§ **Exercise instructions**: The required output is the exact run of lines in the listing below from the line holding "QR code with H S Cleaners Inc contacts" through the line holding "Empire Glassworks Rocket", with no pictures.

───── Task material

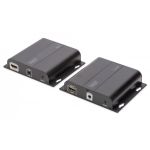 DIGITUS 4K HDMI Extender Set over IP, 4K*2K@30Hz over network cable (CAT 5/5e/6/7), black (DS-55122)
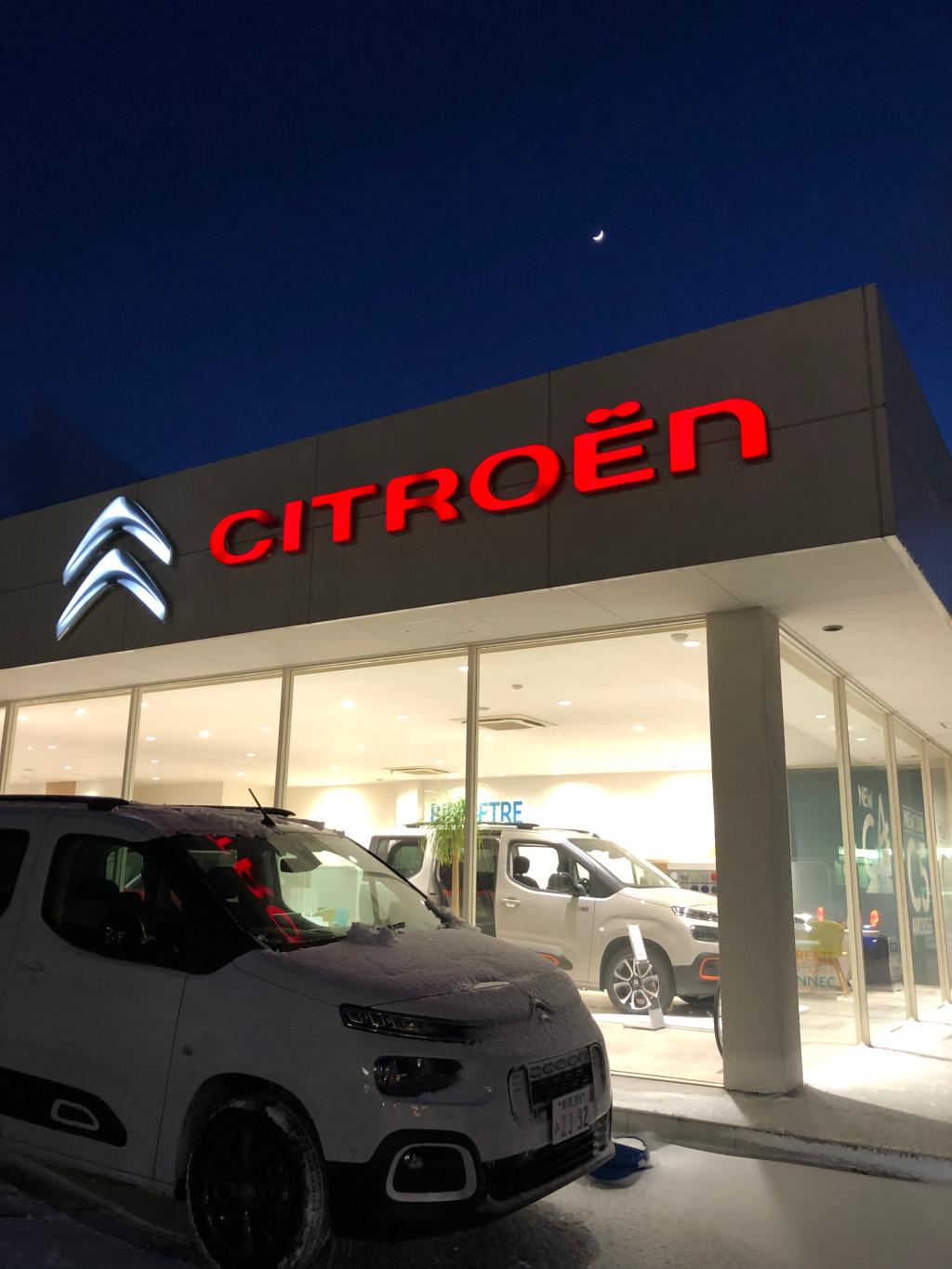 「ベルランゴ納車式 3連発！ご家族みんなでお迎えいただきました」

──────────
───── Task material

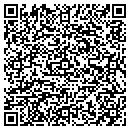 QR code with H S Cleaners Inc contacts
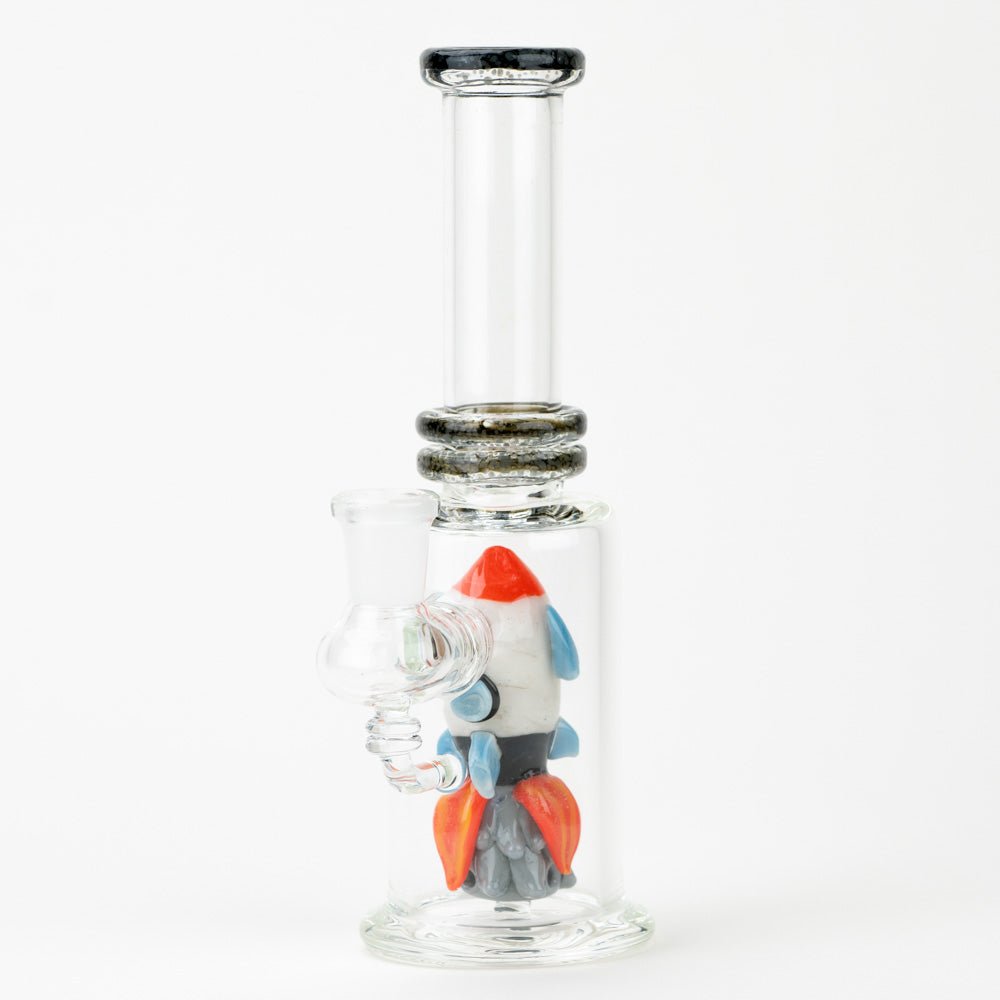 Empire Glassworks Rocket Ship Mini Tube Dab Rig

──────────

§ **The completed task**:
 QR code with H S Cleaners Inc contacts
 Empire Glassworks Rocket Ship Mini Tube Dab Rig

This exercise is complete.